There was the sound of someone screaming and there was pain, and when I was dumped on dry land there was exhaustion.
You held a bowl for me and pulled my hair out of my face while I sat on the edge of the bed and threw up. Your red hands smelled of soap. I wondered if you’d been a surgeon in a previous life.
“Can you stand?” you said after you’d wiped my mouth. “We need to go now.” You had hold of my elbow, guiding me upwards, but the wave came again, a tsunami of pain that picked me up and tossed me. I must have climbed onto the bed, pressing my face into the pile of blankets and pillows at one end. “Ingrid,” I remember you saying before a groan, deep and guttural, escaped.
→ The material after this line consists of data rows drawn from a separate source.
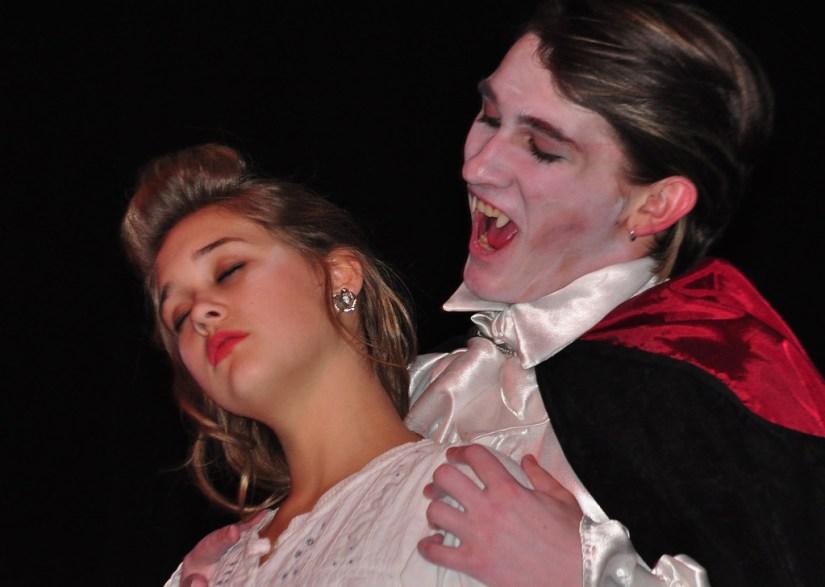 Dracula bites Lucy Westenra | Len Radin | Flickr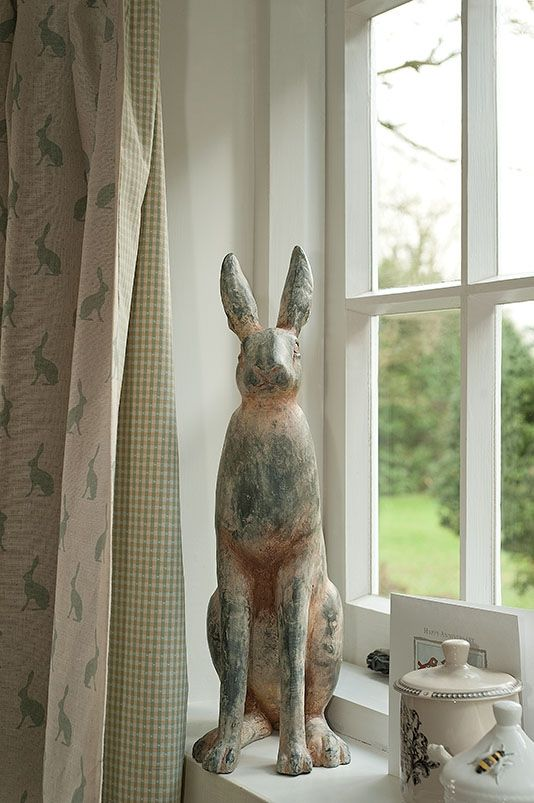 Lovely Mini Hare fabric by Peony & Sage, backed with a contrasting green gingham lining. Loving the Hare sculpture too.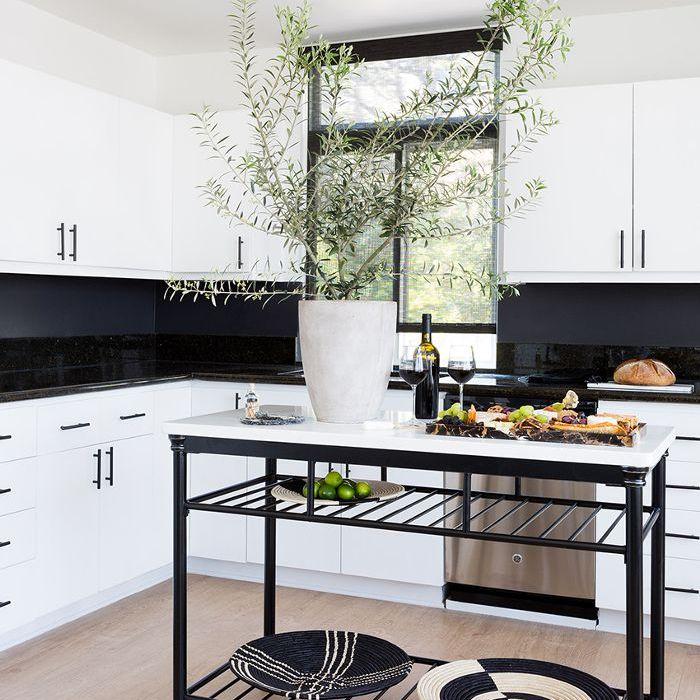 Black and White Home Style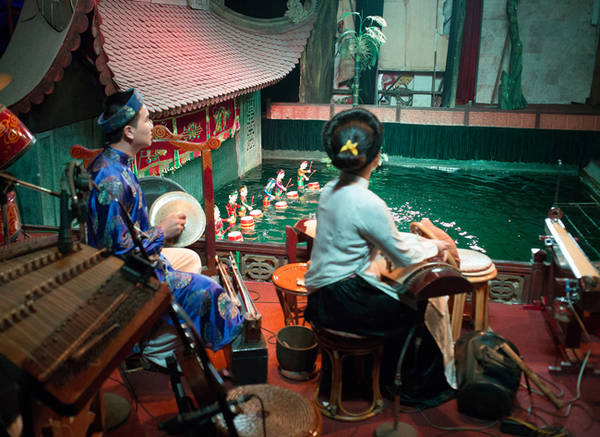 Thưởng thức kem Tràng tiền và ngắm hoàng hôn trên cầu Long Biên là những điều không thể bỏ lỡ khi đi thăm thú Hà Nội. Ở Hà Nội, với mình có 2 nơi ngắm hoàng hôn đẹp nhất là trên cầu Long Biên và bên kè Hồ Tây.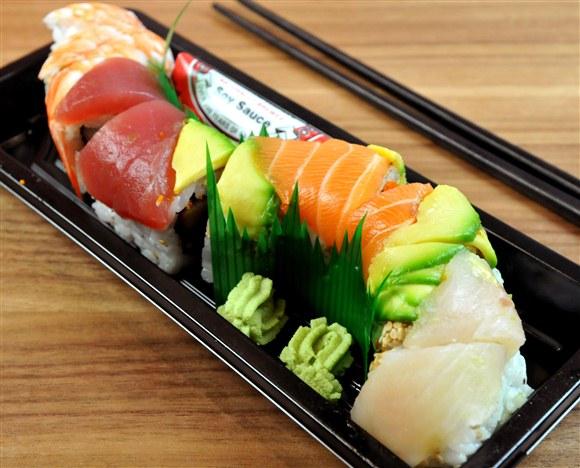 Rainbow Roll - Sushi-Q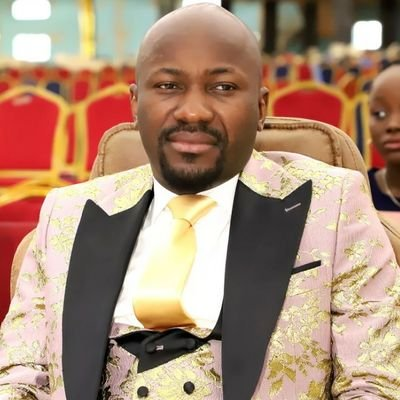 """""""Never had a more 'wasted 12mins' all my life, I wish I can unwatch it""""--Pastor Suleiman reacts to Buhari's speech on Thursday"""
“Fuck off,” I said into the pillows; then I was on my back, pushing and panting, and you were looking between my legs and smiling.
“I can see him, Ingrid,” you said. “He has dark hair.”
“She,” I said in between strains.
“Whichever. It doesn’t matter. It’s here.”
“I don’t know how to do this. I can’t do it!” I could hear myself shouting in panic, and with a searing red-hot pain the head was delivered.
“Wait,” you said. “Breathe, she’s turning, she’s coming.” And with one final heave, the baby was out. You scooped her up, put her over your knee, and smacked her tiny blue bottom until she cried and pinkened. She was your colouring—dark hair, her skin brown next to mine. At some point while I was under or resting you’d fetched clean towels from the airing cupboard and a bowl of hot water. You wrapped her so only her face was showing. “We’ve got a girl,” you said, kissing me, putting the baby in my arms, and wiping damp hair from my face. Our daughter was as plump and creased as a shar-pei. Her eyes were glassy and looked straight through us. “The first,” you said. And I laughed; I felt hysterical.
The midwife arrived an hour later, bumping a wheeled tank of gas and air up the veranda steps. The placenta had been delivered, the cord cut, and you were holding Nanette in your arms.